Could there be some double encoding going on perhaps where ":" gets encoded as %3A and then %253A, which after decoding once becomes %3A rather than ":"?

Expected behavior
Log in via Openshift works.

[bergner]

#995 seems like mostly a duplicate of the bug I reported here but I think this bug can still have some merit in that it seems behavior of .spec.sso.dex.openShiftOAuth: truechanged w.r.t that the redirect URL was previously by default set based on the Route if the Openshift Route was enabled but in v0.7.0 that no longer seems to be the case.

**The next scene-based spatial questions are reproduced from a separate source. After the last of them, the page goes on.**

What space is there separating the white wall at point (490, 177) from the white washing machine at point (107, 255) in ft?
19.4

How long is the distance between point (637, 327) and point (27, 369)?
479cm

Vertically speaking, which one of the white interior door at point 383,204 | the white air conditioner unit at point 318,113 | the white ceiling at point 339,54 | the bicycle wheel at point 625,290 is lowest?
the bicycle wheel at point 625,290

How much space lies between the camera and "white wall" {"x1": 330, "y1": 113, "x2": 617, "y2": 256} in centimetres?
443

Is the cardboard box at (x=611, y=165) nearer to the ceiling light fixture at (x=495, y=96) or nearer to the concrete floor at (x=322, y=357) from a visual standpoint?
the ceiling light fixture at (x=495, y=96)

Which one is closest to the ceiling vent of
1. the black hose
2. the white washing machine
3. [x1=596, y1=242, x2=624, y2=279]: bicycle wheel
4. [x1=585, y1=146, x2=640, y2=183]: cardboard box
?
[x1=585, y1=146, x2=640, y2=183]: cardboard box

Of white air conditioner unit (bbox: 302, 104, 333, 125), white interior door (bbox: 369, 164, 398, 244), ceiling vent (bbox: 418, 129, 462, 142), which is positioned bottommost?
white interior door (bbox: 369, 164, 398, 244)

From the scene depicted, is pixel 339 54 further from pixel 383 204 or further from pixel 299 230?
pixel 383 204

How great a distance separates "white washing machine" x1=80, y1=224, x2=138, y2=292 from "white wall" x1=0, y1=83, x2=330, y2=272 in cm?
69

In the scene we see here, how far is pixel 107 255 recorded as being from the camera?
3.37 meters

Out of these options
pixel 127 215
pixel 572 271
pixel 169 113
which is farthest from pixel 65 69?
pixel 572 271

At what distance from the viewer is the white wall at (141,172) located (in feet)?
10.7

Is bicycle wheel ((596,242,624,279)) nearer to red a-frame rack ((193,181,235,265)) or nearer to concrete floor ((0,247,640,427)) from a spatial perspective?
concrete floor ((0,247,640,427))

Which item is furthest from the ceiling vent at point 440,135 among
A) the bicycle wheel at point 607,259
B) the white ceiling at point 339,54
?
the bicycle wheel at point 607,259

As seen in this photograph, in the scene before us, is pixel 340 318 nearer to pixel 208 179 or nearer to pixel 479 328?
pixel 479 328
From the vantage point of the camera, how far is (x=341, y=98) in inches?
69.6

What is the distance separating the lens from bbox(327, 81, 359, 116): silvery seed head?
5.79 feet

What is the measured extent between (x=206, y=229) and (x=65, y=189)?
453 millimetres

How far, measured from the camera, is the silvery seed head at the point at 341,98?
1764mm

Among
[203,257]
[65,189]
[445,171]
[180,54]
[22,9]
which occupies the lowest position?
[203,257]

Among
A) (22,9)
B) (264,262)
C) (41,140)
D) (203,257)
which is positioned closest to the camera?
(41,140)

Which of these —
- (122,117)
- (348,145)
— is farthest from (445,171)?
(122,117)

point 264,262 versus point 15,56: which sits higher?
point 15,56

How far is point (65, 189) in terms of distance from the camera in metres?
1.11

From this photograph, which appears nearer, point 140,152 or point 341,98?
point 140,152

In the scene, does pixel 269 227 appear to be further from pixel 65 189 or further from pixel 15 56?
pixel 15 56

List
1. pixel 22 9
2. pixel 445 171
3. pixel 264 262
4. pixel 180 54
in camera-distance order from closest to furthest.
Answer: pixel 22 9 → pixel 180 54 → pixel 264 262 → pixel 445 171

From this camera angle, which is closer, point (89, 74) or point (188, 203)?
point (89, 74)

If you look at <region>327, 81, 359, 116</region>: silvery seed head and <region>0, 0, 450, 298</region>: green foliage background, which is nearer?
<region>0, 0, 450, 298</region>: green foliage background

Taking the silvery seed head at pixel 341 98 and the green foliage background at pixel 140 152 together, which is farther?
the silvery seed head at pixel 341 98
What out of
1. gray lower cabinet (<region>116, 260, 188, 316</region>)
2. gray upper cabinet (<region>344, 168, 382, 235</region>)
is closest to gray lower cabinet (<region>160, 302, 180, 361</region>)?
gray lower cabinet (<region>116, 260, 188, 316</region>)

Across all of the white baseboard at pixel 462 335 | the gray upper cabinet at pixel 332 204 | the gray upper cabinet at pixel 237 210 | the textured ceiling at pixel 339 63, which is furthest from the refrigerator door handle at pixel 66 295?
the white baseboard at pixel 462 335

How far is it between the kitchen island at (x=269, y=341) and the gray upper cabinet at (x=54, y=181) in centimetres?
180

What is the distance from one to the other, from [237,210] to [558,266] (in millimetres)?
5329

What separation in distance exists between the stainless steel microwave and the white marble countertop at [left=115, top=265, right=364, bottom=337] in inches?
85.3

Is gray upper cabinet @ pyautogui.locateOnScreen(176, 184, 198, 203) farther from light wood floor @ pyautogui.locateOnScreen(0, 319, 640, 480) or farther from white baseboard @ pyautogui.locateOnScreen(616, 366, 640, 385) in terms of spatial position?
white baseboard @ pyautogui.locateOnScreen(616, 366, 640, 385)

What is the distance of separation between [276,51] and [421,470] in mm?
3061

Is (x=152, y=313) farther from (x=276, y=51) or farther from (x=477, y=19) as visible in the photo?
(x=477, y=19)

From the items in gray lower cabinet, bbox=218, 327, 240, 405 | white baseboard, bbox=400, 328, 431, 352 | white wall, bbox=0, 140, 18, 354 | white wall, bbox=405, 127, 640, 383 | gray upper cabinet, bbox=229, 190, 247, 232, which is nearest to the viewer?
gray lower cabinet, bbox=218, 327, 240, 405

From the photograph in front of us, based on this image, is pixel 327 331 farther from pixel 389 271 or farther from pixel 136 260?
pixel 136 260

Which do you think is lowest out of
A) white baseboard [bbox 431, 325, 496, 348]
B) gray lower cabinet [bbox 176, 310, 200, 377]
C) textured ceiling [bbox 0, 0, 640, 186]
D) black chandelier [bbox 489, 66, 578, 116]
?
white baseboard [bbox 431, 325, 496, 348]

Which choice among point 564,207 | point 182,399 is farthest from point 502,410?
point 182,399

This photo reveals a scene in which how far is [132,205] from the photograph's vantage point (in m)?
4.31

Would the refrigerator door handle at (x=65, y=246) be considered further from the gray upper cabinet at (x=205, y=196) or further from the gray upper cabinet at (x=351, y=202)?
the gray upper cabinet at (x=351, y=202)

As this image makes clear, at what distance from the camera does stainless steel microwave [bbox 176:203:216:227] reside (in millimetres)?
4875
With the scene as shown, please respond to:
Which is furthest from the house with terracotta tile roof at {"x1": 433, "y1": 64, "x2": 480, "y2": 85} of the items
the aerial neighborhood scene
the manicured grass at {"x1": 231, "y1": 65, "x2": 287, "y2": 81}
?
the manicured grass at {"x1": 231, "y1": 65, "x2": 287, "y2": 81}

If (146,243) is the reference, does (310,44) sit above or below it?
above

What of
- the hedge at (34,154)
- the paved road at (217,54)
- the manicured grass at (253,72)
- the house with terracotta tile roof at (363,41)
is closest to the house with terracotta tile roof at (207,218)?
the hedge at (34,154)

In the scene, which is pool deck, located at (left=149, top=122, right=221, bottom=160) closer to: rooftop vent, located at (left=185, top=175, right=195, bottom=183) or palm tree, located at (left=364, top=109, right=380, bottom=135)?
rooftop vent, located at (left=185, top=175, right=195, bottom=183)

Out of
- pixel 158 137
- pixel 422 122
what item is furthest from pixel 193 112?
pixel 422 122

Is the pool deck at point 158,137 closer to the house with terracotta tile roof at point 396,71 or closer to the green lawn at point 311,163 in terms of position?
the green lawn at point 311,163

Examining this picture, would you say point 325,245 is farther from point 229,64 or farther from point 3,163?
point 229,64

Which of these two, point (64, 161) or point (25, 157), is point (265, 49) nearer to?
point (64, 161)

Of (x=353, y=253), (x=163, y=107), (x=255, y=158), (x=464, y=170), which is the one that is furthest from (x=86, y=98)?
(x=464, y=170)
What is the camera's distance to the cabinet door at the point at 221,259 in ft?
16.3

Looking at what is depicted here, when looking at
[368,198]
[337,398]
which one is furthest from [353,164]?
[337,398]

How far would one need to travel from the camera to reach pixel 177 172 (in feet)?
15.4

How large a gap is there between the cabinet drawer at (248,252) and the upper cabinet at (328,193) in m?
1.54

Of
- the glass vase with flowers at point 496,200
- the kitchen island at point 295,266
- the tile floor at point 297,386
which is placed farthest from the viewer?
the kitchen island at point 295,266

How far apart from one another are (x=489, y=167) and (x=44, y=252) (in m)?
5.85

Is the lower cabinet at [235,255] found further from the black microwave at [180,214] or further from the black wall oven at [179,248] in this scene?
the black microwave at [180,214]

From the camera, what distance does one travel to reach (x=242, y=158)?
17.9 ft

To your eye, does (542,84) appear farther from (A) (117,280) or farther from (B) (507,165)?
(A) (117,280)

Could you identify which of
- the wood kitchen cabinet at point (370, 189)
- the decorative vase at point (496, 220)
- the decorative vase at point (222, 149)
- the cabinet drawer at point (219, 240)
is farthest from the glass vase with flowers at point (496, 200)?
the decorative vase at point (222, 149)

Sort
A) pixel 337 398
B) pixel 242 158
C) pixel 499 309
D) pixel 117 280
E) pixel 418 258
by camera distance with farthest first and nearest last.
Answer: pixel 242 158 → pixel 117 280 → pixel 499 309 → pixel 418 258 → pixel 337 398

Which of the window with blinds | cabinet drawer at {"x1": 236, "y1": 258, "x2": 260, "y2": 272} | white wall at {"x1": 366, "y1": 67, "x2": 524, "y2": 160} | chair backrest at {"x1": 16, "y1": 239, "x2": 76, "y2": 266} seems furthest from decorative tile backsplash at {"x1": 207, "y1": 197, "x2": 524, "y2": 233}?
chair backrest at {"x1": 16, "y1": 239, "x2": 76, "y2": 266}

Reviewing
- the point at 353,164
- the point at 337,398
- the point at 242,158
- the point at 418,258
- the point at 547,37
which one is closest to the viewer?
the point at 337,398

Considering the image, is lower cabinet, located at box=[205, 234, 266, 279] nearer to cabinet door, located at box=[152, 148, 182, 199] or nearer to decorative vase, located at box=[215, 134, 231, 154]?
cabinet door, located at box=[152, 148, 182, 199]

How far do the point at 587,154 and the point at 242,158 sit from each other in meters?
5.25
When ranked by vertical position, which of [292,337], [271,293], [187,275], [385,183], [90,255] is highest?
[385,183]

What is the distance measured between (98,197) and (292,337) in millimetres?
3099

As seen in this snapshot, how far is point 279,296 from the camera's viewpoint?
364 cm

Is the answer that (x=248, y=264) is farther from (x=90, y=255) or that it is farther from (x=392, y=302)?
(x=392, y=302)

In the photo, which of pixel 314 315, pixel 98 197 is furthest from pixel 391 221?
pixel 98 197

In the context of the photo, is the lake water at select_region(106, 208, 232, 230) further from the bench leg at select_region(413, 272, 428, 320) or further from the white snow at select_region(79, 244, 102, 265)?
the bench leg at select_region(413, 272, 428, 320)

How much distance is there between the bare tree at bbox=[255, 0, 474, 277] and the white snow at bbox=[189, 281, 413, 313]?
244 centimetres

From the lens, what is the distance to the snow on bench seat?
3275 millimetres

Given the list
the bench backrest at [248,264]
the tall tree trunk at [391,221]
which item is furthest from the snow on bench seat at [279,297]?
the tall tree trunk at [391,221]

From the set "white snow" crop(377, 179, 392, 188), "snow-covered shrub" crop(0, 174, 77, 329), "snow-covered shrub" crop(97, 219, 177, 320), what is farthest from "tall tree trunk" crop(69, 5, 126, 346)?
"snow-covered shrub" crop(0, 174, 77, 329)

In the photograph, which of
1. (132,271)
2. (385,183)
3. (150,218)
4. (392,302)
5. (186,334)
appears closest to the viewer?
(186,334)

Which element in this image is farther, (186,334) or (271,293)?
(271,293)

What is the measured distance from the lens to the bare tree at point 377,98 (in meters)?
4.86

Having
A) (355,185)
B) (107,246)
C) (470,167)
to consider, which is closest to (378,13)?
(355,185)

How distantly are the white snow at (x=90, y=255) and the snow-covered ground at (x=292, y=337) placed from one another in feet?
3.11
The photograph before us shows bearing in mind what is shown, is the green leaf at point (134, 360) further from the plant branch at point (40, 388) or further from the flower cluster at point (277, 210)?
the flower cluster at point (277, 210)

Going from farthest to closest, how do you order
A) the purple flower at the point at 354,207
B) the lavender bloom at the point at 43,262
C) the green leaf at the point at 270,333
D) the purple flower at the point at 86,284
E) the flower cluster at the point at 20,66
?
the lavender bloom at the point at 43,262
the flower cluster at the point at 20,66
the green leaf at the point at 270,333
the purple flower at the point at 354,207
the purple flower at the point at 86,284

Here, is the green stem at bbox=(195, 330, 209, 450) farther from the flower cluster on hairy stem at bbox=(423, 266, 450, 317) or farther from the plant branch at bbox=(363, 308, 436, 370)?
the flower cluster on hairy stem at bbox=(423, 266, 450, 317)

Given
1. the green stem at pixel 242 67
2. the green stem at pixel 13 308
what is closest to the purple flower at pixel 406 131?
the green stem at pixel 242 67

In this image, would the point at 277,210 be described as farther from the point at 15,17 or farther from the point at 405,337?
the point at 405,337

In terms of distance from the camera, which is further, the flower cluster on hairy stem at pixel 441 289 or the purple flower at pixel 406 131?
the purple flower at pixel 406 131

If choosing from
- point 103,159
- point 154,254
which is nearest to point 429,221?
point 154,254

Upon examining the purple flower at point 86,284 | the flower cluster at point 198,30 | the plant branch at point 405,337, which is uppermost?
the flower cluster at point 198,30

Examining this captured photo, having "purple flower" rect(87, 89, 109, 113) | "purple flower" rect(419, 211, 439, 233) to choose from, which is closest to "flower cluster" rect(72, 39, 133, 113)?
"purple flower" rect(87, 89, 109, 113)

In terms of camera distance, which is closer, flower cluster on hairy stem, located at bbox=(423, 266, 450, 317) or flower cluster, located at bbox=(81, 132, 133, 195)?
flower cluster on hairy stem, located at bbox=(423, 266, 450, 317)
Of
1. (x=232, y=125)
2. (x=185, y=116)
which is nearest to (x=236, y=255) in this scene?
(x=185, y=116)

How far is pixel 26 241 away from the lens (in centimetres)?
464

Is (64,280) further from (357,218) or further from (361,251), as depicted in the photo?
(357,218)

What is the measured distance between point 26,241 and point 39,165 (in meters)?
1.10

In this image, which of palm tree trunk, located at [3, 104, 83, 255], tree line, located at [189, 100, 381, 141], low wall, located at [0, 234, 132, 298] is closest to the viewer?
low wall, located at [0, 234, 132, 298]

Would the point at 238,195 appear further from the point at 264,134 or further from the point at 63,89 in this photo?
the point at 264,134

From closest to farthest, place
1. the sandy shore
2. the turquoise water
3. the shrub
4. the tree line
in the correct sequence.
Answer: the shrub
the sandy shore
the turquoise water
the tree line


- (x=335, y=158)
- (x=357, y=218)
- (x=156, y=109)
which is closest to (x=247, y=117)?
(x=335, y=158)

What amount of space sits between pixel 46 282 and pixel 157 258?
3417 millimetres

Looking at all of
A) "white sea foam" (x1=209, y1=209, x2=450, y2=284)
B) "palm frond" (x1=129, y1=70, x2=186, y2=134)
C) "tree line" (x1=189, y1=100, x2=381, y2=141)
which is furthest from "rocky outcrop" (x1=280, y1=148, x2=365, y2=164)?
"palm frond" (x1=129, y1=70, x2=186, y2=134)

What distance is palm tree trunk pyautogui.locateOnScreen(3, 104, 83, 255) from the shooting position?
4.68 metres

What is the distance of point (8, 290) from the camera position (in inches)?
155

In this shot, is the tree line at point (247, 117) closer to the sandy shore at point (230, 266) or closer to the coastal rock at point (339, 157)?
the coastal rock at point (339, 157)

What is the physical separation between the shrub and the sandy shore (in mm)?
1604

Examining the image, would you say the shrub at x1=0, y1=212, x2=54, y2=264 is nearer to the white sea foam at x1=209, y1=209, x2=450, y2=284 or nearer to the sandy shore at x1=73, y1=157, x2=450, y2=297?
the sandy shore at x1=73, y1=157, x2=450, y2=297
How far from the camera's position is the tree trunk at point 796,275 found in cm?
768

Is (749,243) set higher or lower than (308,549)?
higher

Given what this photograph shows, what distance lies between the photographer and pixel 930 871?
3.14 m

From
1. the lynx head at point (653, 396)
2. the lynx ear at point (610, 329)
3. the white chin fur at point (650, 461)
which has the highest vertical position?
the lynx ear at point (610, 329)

Since that can be worked around by explicitly setting .spec.server.url the more serious problem is the seemingly invalid request sent from argocd-dex-server to openshift-oauth (which is what #995 also is about).

I looked a bit at the code for openshift-oauth and it is using the basic Golang request.FormValue("client_id") (and previously used request.Form.Get("client_id")) both of which would do one level URI unescaping. So that suggests that what gets sent over the wire is double encoded.

[bergner]

I figured out how to increase the log level on oauth-openshift so I can see the HTTP requests in its log file and there it looks like the ArgoCD Dex Server request is correct with one level of escaping. I created an issue in the openshift/oauth-server project to maybe get some feedback from there.

This was the interesting log snippet from the oauth-openshift pod, as you can see the client_id has the same level of escaping as the redirect_uri.

I1013 10:29:35.684794       1 httplog.go:131] "HTTP" verb="GET" URI="/oauth/authorize?client_id=system%3Aserviceaccount%3Aargocd%3Aargocd-argocd-dex-server&redirect_uri=https%3A%2F%2Fargocd-server-argocd.apps-crc.testing%2Fapi%2Fdex%2Fcallback&response_type=code&scope=user%3Ainfo&state=qtdg2lscsyrq7qlkgutypygxi" latency="90.415571ms" userAgent="Mozilla/5.0 (Windows NT 10.0; Win64; x64) AppleWebKit/537.36 (KHTML, like Gecko) Chrome/116.0.5845.103 Safari/537.36" audit-ID="cac191fd-8164-452d-b1ca-0040fc0a621b" srcIP="10.217.0.1:54130" resp=302
I1013 10:29:35.701586       1 request.go:833] Error in request: invalid resource name "system%3Aserviceaccount%3Aargocd%3Aargocd-argocd-dex-server": [may not contain '%']
E1013 10:29:35.701646       1 access.go:177] osin: error=server_error, internal_error=&errors.errorString{s:"invalid resource name \"system%3Aserviceaccount%3Aargocd%3Aargocd-argocd-dex-server\": [may not contain '%']"} get_client=error finding client
E1013 10:29:35.701664       1 osinserver.go:111] internal error: invalid resource name "system%3Aserviceaccount%3Aargocd%3Aargocd-argocd-dex-server": [may not contain '%']

[bergner]

oauth-openshift or the https://github.com/openshift/osin library looks like the main culprit here. I was able to verify that I got login to work in openshift/oauth-server#136 by reverting one of the commits done there which made some fixes and updated the openshift/osin library to a newer version.

[bergner]

I'm not sure why but this seems to have magically solved itself last week, presumably due to some auto-update of the Openshift authentication operator or oauth-openshift. Since then I have not been able to reproduce this problem with the code exchange failing.

The .spec.server.url still needs to be set, i.e. it is not implicitly based on the exposed Route like it was in an earlier version.

[iam-veeramalla]

Thanks for reporting @bergner , sure we will take a look at it.